De facto, segundo numerosos trabalhos científicos, a disseminação de organismos geneticamente modificados pode alterar os mecanismos e os ritmos do desenvolvimento humano.
Monsanto controla mais de 90 por cento da produção de OGM no mundo. É um monopólio Este monopólio ameaça a segurança alimentar sobretudo nos países mais pobres, onde mais de mil e quinhentos milhões de pessoas sobrevivem graças à conservação de sementes.
O movimento Greenpeace afirma que as possibilidades de um mundo livre de transgénicos continuam em aberto: 92 por cento das terras cultivadas no mundo estão livres de OGM. Apenas quatro países concentram 90 por cento da utilização de sementes modificadas: Estados Unidos 53 por cento, Argentina 18 por cento, Brasil 11,5 por cento e Canadá 6,1 por cento. No mercado existem apenas quatro sementes: soja, milho, algodão e colza; na Europa só 0,119 por cento do terreno cultivado é dedicado a OGM, contra quatro por cento, por exemplo, de agricultura ecológica.

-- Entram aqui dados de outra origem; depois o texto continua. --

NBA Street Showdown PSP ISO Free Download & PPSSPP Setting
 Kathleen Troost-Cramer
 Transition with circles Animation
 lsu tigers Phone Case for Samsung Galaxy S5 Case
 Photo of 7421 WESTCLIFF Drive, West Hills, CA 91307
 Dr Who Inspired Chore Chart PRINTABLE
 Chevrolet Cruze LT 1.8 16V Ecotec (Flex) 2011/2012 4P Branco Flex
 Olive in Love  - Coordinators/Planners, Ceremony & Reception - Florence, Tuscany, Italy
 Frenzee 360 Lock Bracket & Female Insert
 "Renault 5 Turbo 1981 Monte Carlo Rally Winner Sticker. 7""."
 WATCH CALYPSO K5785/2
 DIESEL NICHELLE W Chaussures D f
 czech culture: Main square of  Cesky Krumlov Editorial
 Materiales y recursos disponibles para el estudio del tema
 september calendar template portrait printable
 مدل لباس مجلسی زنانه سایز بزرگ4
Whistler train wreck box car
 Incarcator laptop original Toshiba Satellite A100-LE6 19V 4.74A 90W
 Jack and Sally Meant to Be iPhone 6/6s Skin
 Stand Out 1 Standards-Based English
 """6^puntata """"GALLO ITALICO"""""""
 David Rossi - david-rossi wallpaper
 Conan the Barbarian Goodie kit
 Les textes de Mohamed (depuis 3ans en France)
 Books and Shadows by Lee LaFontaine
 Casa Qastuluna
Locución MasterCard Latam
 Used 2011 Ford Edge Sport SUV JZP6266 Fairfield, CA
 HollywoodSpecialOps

“A manipulação genética”, escreve Paco Puche na revista “El Observador, “não tem nada a ver com o que os camponeses fazem há 10 mil anos, isto é, conservar as melhores dádivas das suas colheitas para as semear no ano seguinte; nem com os mecanismos de melhoramento através dos cruzamentos entre plantas seleccionadas dentro da mesma espécie. A manipulação genética salta por cima das barreiras biológicas que separam as espécies, despreza os mecanismos naturais de evolução e intervém nas interacções genéticas até agora inacessíveis ao ser humano”.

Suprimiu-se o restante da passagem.